Usain Bolt outdoor advertising, NYC, September 2012
PUMA has a new CEO, Bjoern Gulden. Mr. Gulden gets it. Lesson number one about performance sports shoe companys: do what you are good at. PUMA has a long tradition in making fine running shoes and soccer boots. But, every brand that I have observed over the past thirty-five years goes through a crisis of faith: someone thinks that they can expand the business by making something close to a performance running shoe, and they get shocked when the shoes don’t sell.
PUMA has had the most visible athlete in track and field for nearly the seven years and yet, has not made a consistent approach to use him for footwear sales. Perhaps, Mr. Gulden will see that the history of PUMA in athletics and football is a good place to start improving PUMA’s bottom line.

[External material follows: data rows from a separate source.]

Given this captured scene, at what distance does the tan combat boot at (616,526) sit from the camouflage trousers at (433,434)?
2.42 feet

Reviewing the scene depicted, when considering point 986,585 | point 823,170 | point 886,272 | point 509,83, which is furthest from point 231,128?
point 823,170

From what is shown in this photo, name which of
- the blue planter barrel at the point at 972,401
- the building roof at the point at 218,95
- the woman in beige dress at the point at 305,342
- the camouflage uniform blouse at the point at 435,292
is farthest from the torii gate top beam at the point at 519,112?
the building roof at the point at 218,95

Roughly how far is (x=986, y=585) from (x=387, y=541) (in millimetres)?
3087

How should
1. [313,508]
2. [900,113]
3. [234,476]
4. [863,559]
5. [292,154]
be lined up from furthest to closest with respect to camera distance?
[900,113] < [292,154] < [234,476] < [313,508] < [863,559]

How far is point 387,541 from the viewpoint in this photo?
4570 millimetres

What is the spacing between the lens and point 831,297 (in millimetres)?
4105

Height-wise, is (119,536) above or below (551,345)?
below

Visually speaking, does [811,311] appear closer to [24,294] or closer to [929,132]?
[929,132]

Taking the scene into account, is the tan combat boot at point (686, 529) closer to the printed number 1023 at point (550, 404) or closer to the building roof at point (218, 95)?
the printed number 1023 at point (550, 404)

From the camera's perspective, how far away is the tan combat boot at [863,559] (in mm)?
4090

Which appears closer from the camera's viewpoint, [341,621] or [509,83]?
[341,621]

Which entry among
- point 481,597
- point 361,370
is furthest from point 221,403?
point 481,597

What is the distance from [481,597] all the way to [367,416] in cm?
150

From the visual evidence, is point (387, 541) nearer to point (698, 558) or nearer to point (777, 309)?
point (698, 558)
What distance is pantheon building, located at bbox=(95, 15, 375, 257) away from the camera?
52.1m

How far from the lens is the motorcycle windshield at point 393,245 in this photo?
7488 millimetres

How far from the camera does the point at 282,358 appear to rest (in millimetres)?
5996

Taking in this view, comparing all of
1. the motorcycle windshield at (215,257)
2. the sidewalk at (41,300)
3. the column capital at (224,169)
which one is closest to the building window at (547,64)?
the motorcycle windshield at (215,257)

Wanna-be athletes know what authentic is. They want brands to provide them with great product, with striking colors and at good pricing. If it was easy, anyone could do it.
What gets me is that why do companies, who are doing well, change things that work?
HERZOGENAURACH (GER): Puma’s new CEO Bjoern Gulden, who took over in July, has revealed plans to turnaround the company after its profits dropped by 70% last year, reports Reuters. Gulden said that the brand would go back to its roots in football and athletics in an effort to return to being a sports company rather than a fashion-led sports lifestyle company. One of Gulden’s priorities is to improve sales of the company’s footwear, which will now be more performance based. Gulden, 48, is a former professional football player and has held positions as CEO and president of Danish jewellery manufacturer Pandora (2012-2013) and as Managing Director of footwear retailer Deichmann (2000-2011).